**TEXTO PARA LEITURA**
....

POESIA SEMPRE.  Revista da Biblioteca Nacional do RJ.   Ano 1 – Número 1 – Janeiro 1993.  Rio de Janeiro: Fundação Biblioteca Nacional / Ministério da Cultura – Departamento Nacional do Livro.   ISSN 0104-0626   (da p. 153 - 168)  Ex. col. Antonio Miranda  

 

A Samira Nahid de Mesquita, mestra de gerações, pela bagagem e pela candura. A Luis Filipe Ribeiro, meu amigo

 

 

Este ensaio pretende mostrar, ainda que sinteticamente, o significado da obra* de Joaquim Cardozo, por força do equilíbrio de estética e ideologia em sua produção e. pois, pela harmonia dos recursos, dos muitos que levou aos interstícios do texto. Como consequência, a análise subentende a permanência dessa linguagem que, a partir mesmo da estréia, aos cinquenta anos, com os Poemas (1947), passou incontestavelmente a lição da atualidade. Portanto, sem nada dever aos nomes de frente de nossa literatura.

 

A crítica, no caso de Joaquim Cardozo, depara uma obra que ora se encaminha à raiz da história ou ao cotidiano, ora ao mergulho homem/mulher ou mesmo ao embate do indivíduo com o cosmo. Além desses quatro temas, outros há que gravitam em torno, como é a questão da metalinguagem. Trata-se, logo, de uma arte de faces unindo-as sempre a corpulência do enfoque. Ler Joaquim Cardozo é reviver uma destas faces ou todas simultaneamente, é no fundo sair do individual e buscar a totalidade do ser e do mundo, para mais amplamente se voltar ao individual, sentindo-se um sujeito que é na história — e só o é, porque a cria (ou pode criá-la) radicalmente. Ler esse poeta de mil faces é reviver todo esse processo de redescoberta do homem, processo que aqui se faz por esse diálogo que trava o leitor com a obra e indiretamente com o autor e a pólis. Diálogo esse, uma das matrizes da politização, que a arte pode e em essência deve proporcionar.

 

A estas características soma-se o fato de Cardozo ter publicado pouco, preferindo investir no princípio do pauca, sed bona. Sim, editou não muito, sem perfazer trezentas páginas de obra, mas em tudo deixando um senso de composição que organiza o todo, que o anima e logicamente que estimula a expectativa do leitor. Na verdade, outra atitude não se poderia esperar de um poeta-engenheiro, engenheiro-poeta para quem o esmero com a estética convivia em pé de igualdade com o(s) significado(s). Assim, não cometeu o equívoco de supervalorizar a forma — à maneira de uns cinzeladores-poeta, mais professores de poesia — nem mesmo caiu na esparrela do conteudismo, achando que cumular de conteúdos um texto seria (é simploriedade) trazer à arte a bandeira (bandeiríola) da revolução. Felizmente seguiu a vereda de Emílio Moura, de Henriqueta Lisboa. De Drummond. Simplesmente, sem a obtusidade dos dogmatismos, o que fez foi fundir sujeito e objeto. Lição de sempre. Ou novidade?

....

**TRECHOS DOS DADOS**
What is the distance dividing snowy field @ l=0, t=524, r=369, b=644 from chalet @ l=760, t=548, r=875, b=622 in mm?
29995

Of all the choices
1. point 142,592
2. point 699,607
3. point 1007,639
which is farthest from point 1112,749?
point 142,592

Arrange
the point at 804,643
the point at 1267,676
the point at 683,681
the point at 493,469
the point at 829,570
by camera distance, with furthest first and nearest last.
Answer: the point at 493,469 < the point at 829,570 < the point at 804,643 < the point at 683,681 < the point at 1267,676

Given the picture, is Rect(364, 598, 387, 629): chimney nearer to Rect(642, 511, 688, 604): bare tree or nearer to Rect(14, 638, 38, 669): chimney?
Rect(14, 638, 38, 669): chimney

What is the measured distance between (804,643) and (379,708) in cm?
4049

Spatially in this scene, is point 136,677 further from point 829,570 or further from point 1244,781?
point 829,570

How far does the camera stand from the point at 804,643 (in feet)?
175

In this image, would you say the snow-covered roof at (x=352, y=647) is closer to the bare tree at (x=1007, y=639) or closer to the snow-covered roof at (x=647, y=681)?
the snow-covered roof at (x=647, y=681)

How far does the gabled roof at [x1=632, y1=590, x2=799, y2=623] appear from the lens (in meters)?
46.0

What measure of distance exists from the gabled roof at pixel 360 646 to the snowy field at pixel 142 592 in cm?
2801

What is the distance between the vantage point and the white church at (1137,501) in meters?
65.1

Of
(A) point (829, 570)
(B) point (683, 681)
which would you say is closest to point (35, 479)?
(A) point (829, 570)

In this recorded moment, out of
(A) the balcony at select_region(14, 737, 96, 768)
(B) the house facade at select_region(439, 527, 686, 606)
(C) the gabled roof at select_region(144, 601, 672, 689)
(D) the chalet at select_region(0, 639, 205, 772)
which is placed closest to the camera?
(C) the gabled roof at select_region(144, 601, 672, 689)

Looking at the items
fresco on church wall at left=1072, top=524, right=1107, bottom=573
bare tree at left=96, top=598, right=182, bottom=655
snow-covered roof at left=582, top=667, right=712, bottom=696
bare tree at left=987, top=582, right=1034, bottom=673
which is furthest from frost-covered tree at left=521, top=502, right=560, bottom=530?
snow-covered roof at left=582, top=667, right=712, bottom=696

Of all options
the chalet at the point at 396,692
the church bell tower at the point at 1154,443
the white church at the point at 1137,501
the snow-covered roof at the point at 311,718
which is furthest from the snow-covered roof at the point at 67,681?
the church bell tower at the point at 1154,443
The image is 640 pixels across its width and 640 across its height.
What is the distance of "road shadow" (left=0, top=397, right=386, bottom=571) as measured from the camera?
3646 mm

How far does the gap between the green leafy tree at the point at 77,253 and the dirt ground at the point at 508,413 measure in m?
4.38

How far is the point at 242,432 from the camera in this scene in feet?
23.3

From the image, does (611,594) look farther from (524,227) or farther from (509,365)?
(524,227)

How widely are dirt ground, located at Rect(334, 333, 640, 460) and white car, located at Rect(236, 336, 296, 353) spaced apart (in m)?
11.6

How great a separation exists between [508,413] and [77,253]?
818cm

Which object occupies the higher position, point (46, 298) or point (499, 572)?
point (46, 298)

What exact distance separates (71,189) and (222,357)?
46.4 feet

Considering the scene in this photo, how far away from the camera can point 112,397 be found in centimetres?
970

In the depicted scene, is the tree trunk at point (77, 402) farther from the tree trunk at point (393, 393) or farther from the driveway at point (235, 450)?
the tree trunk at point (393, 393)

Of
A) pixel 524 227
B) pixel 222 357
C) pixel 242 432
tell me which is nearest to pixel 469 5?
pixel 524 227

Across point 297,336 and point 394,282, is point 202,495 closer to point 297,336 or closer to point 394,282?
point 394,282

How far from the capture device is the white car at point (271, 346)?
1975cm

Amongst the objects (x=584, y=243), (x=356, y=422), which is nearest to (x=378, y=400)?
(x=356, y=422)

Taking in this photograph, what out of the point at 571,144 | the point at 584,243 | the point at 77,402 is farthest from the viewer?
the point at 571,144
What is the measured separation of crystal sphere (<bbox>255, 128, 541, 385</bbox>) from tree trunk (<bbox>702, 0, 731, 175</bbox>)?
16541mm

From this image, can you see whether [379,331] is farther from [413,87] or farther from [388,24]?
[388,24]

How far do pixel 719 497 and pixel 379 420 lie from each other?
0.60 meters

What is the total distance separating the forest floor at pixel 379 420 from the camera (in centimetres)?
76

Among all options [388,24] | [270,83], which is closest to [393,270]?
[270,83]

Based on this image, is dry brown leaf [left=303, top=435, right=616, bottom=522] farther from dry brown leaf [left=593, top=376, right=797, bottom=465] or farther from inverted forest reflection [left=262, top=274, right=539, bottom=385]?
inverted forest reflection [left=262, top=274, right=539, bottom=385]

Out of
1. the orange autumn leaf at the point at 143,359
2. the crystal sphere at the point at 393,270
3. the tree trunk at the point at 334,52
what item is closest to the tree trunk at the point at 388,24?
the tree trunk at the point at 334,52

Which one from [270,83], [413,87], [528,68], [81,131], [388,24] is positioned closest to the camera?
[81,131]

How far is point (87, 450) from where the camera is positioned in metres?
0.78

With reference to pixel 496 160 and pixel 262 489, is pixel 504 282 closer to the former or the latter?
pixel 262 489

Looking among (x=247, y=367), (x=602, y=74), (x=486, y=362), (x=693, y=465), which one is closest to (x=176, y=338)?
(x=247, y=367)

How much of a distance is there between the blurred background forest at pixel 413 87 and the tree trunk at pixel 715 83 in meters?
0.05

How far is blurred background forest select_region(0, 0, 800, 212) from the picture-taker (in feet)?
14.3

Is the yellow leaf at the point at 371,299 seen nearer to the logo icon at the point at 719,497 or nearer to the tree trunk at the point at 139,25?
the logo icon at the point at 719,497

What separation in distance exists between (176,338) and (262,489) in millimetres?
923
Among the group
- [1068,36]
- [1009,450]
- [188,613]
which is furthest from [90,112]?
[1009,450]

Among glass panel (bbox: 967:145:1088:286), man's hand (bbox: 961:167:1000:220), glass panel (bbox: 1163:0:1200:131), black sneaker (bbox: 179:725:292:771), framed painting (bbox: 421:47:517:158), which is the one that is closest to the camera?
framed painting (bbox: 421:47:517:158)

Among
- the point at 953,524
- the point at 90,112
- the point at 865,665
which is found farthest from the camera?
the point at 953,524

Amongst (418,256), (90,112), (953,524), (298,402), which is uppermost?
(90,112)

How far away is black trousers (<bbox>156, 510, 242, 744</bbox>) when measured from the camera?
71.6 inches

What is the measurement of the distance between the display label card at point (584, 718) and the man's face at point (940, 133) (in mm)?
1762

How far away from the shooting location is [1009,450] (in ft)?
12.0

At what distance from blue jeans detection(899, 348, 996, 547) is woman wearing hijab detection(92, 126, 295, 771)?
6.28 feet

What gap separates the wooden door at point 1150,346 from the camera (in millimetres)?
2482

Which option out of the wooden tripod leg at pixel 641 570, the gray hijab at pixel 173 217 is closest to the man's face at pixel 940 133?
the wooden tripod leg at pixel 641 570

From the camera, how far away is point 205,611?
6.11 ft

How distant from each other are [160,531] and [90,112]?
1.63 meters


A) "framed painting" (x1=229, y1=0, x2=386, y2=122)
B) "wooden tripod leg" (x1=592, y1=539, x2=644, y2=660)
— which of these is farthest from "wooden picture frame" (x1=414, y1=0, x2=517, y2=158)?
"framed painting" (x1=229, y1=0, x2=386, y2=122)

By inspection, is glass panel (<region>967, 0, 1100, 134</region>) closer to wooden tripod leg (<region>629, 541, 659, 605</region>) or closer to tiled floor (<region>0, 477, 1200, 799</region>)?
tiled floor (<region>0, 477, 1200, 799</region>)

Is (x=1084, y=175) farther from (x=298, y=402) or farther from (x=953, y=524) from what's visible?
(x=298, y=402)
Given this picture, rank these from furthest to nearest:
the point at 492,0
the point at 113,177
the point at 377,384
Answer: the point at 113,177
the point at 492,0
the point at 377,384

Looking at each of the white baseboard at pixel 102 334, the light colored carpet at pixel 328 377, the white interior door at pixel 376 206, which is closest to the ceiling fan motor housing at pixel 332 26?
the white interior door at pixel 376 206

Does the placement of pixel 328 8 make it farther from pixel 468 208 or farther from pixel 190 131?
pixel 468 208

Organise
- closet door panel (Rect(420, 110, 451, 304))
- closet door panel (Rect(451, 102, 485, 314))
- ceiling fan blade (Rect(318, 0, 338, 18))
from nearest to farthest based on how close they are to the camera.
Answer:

....

**CONJUNTO DE TAREFAS**
a - Transcreva do ensaio sobre Joaquim Cardozo o trecho que começa em "A Samira Nahid" e termina em "de nossa literatura.".
b - Prossiga o ensaio sobre a obra de Joaquim Cardozo a partir da última frase apresentada.
Os dados não têm nenhuma relação com o que se solicita.

**RESPOSTAS ESPERADAS**
a -
A Samira Nahid de Mesquita, mestra de gerações, pela bagagem e pela candura. A Luis Filipe Ribeiro, meu amigo

 

 

Este ensaio pretende mostrar, ainda que sinteticamente, o significado da obra* de Joaquim Cardozo, por força do equilíbrio de estética e ideologia em sua produção e. pois, pela harmonia dos recursos, dos muitos que levou aos interstícios do texto. Como consequência, a análise subentende a permanência dessa linguagem que, a partir mesmo da estréia, aos cinquenta anos, com os Poemas (1947), passou incontestavelmente a lição da atualidade. Portanto, sem nada dever aos nomes de frente de nossa literatura.

b -
 

Voltando-se ao enfoque dos temas, sabe-se que o regionalismo foi também um elemento em que Cardozo se embebeu, embora sem nele se afogar. O regionalismo é sempre um repto, mas o poeta o enfrentou sem torná-lo um caso de município. Com toda essa precaução, essa faceta, contudo, não é um ponto de destaque em sua arte. Não obstante enceta por aqui a análise para ligeiramente mostrar dois recursos de que lançou mão no sentido de fundir o regional ao universal — o que não raro se vê nos textos que iniciam os Poemas. Aí se nota cabalmente sua rejeição ao episódico e que de pronto evidencia um debuxo daquela maturi¬dade que, entre outros momentos, tem o seu auge num poema como "Visão do último Trem Subindo ao Céu". E assim pôde rejeitar a pequenez do bairrismo que, por sinal, tem surrado a muito poeta sob o estigma (que perdoem) da áurea mediocritas.

 

No poema "Olinda", por exemplo, não se perde em louvaminhar a cidade, bem ao gosto do parnasianismo que naquele então agonizava, ou seja, em 1925, quando compôs o poema. Não. O poeta, ao contrário, fixa traços e personagens da cidade ligando-os ao silêncio. Este recurso abre espaço à meditação sem exaltar o "locus" mergulhando na seara do intemporal. Outro recurso se encontra em "Tarde no Recife". Além da enumeração, da fixação da paisagem através de fragmentos — o que rechaça o sentimentalismo e dinamiza o verso — há mescla de tempos. Numa passagem do poema, três versos se seguem, um dos quais remete Recife à época dos holandeses, o outro, sob a marca do presente, traduz o rebuliço do cotidiano, e o terceiro lança ao futuro a cidade, referindo-se a suas ruas "que assistirão mais tarde à passagem de aviões para as costas do Pacífico". Vê-se claramente que a temática se revitaliza. A presença do avião aproxima da metáfora a tecnologia, influência do modernismo. Só que essa aproxi¬mação se faz em atitude de incorporação. Sem qualquer laivo de iconoclastia.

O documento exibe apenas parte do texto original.